At last Master Omanah returned with an armload of books. “Be delicate with these. They are priceless artifacts.” He left the two friends to study and returned to the first room.
“They’re all histories,” Benn said, looking them over. Each book he glanced at, he passed to her: “The Diandoran Wars” first, then “Mistress Horva’s Study of Raderan Prehistory”, “The Dawn of Race”, and “Before the Orrish Volume 2”.
“This tells us little,” Raya said. “Nalisa Orr studied history. Or even just collects it. She may not even know anything about it.”
Benn nodded. “We learned she’s real though, and that she’s been in Vagren a few times,” he said, positively. “Let’s go speak with Omanah again.”
The archivist didn’t know anything about the other name, Axar. On a whim, Benn asked if Nalisa Orr was a local in Vagren or not. Omanah pursed his lips. “I shouldn’t discuss the privacy of business partners, but, Benn, you seem harmless. I don’t know if she’s still here, because I haven’t seen her in so long—but! I know Mistress Nalisa did have a house in the city. I’ll jot down its address and you two can ask her about her collection if you so desire.”
They wished him a good day and then discussed their next move in front of the Archive’s exterior steps. It was misfortunate that Nalisa Orr hadn’t returned to the Archive in more than half a year, and even more-so that the archivists had no explanation why. The name Axar held no weight as an author, a subject, or any other known persona.
“Let’s go to the address then,” Raya decided.
Benn blinked. “What will we say if they ask?” he said, as they started walking. The address wasn’t far—the Archives were already in the wealthy district.
“We’re lost, we’re looking for a different address,” she said. “They probably moved, like Omanah said.”
It took them about half an hour to find the place, but there was plenty of sunlight left. The curfew wasn’t approaching yet. The property once or currently owned by Nalisa Orr was not a lavish mansion like some they had passed, but it was a large, three-storey house built out of fine timber and granite supports. The front panelling was painted a dark blue, and proper gravelly shingles covered the steeple roof. There was a small juniper tree in the front yard, behind a small wooden fence.

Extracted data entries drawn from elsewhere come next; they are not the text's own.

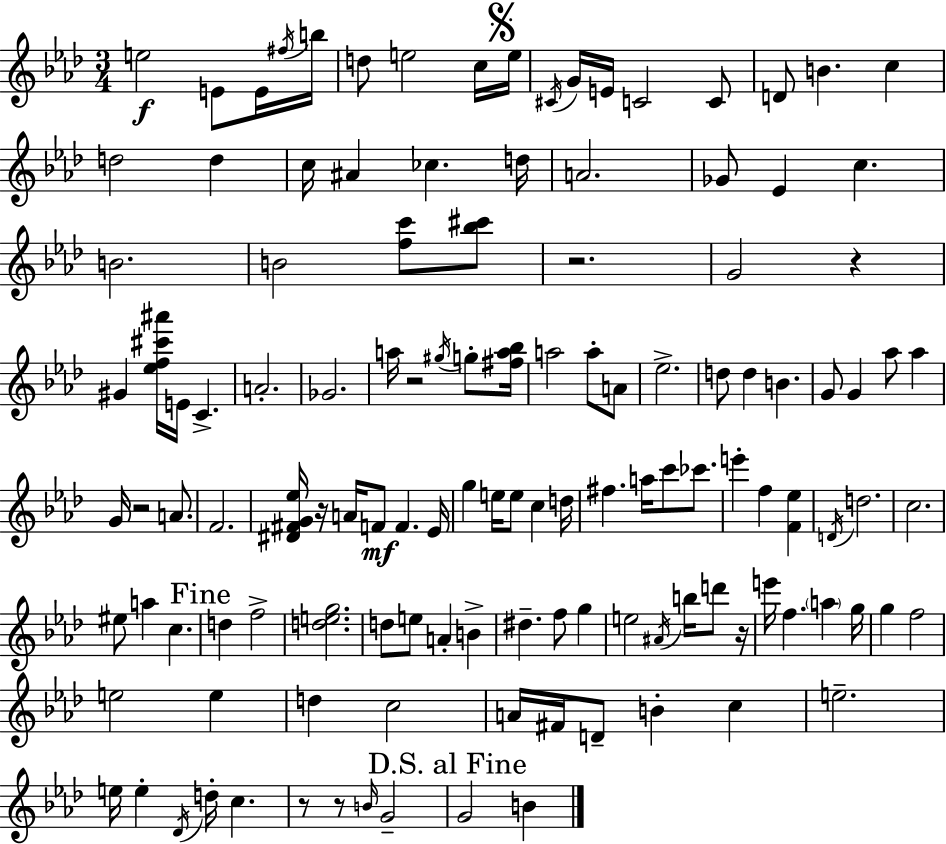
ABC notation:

X:1
T:Untitled
M:3/4
L:1/4
K:Ab
e2 E/2 E/4 ^f/4 b/4 d/2 e2 c/4 e/4 ^C/4 G/4 E/4 C2 C/2 D/2 B c d2 d c/4 ^A _c d/4 A2 _G/2 _E c B2 B2 [fc']/2 [_b^c']/2 z2 G2 z ^G [_ef^c'^a']/4 E/4 C A2 _G2 a/4 z2 ^g/4 g/2 [^fa_b]/4 a2 a/2 A/2 _e2 d/2 d B G/2 G _a/2 _a G/4 z2 A/2 F2 [^D^FG_e]/4 z/4 A/4 F/2 F _E/4 g e/4 e/2 c d/4 ^f a/4 c'/2 _c'/2 e' f [F_e] D/4 d2 c2 ^e/2 a c d f2 [deg]2 d/2 e/2 A B ^d f/2 g e2 ^A/4 b/4 d'/2 z/4 e'/4 f a g/4 g f2 e2 e d c2 A/4 ^F/4 D/2 B c e2 e/4 e _D/4 d/4 c z/2 z/2 B/4 G2 G2 B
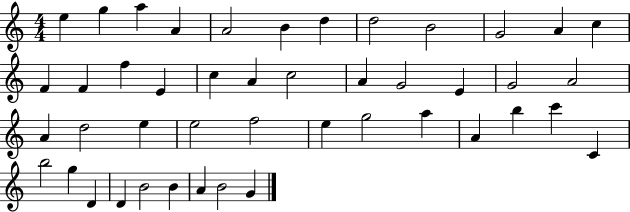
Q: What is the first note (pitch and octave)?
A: E5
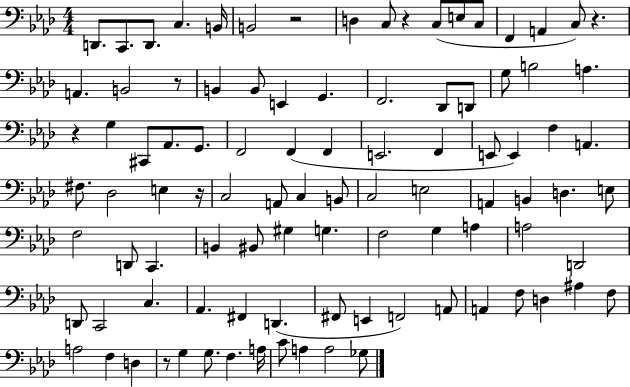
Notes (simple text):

D2/e. C2/e. D2/e. C3/q. B2/s B2/h R/h D3/q C3/e R/q C3/e E3/e C3/e F2/q A2/q C3/e R/q. A2/q. B2/h R/e B2/q B2/e E2/q G2/q. F2/h. Db2/e D2/e G3/e B3/h A3/q. R/q G3/q C#2/e Ab2/e. G2/e. F2/h F2/q F2/q E2/h. F2/q E2/e E2/q F3/q A2/q. F#3/e. Db3/h E3/q R/s C3/h A2/e C3/q B2/e C3/h E3/h A2/q B2/q D3/q. E3/e F3/h D2/e C2/q. B2/q BIS2/e G#3/q G3/q. F3/h G3/q A3/q A3/h D2/h D2/e C2/h C3/q. Ab2/q. F#2/q D2/q. F#2/e E2/q F2/h A2/e A2/q F3/e D3/q A#3/q F3/e A3/h F3/q D3/q R/e G3/q G3/e. F3/q. A3/s C4/e A3/q A3/h Gb3/e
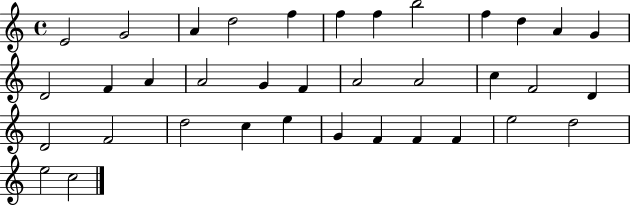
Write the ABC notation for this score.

X:1
T:Untitled
M:4/4
L:1/4
K:C
E2 G2 A d2 f f f b2 f d A G D2 F A A2 G F A2 A2 c F2 D D2 F2 d2 c e G F F F e2 d2 e2 c2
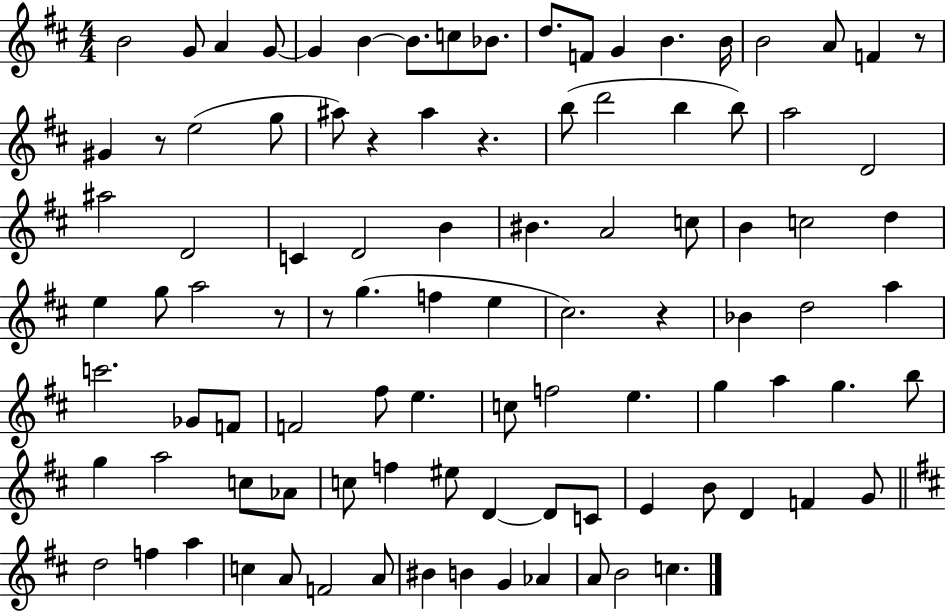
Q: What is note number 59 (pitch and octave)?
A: G5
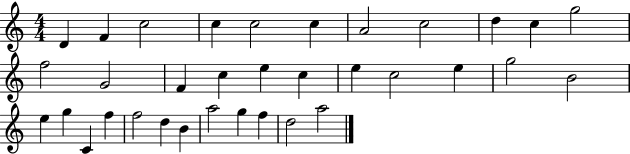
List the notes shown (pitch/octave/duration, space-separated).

D4/q F4/q C5/h C5/q C5/h C5/q A4/h C5/h D5/q C5/q G5/h F5/h G4/h F4/q C5/q E5/q C5/q E5/q C5/h E5/q G5/h B4/h E5/q G5/q C4/q F5/q F5/h D5/q B4/q A5/h G5/q F5/q D5/h A5/h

“What are you doing?” Raya asked, when Benn opened the small hinged gate and walked up the path toward the front door.
“Asking for direction,” Benn said, with a wink. Raya hurriedly caught up and kept close to her friend. They reached the huge wooden door. She reached for the door knocker, an ornate arrowhead made of bronze and red rock. Before she touched it, Benn snatched her hand now. “Let’s just listen and look, first,” he said.
Raya nodded. “I’m quieter,” she told him, and snuck over to the nearby window. She glanced in slowly, and froze.
A woman sat in an armchair in there, with short brown hair pulled back from her face. She was speaking to someone Raya couldn’t see, blocked by a curtain of beads. Glass blocked the window, so the beads seemed out of place—as did the dark purple lines drawn beneath the woman’s eyes. It was Lotha, in this unknown house. She didn’t see Raya; she was busily engaged in a conversation with whomever else was there. A bearded man entered the room, and sat down to Lotha’s left. Raya didn’t recognize him, and backed away from the window before she was spotted, breath held.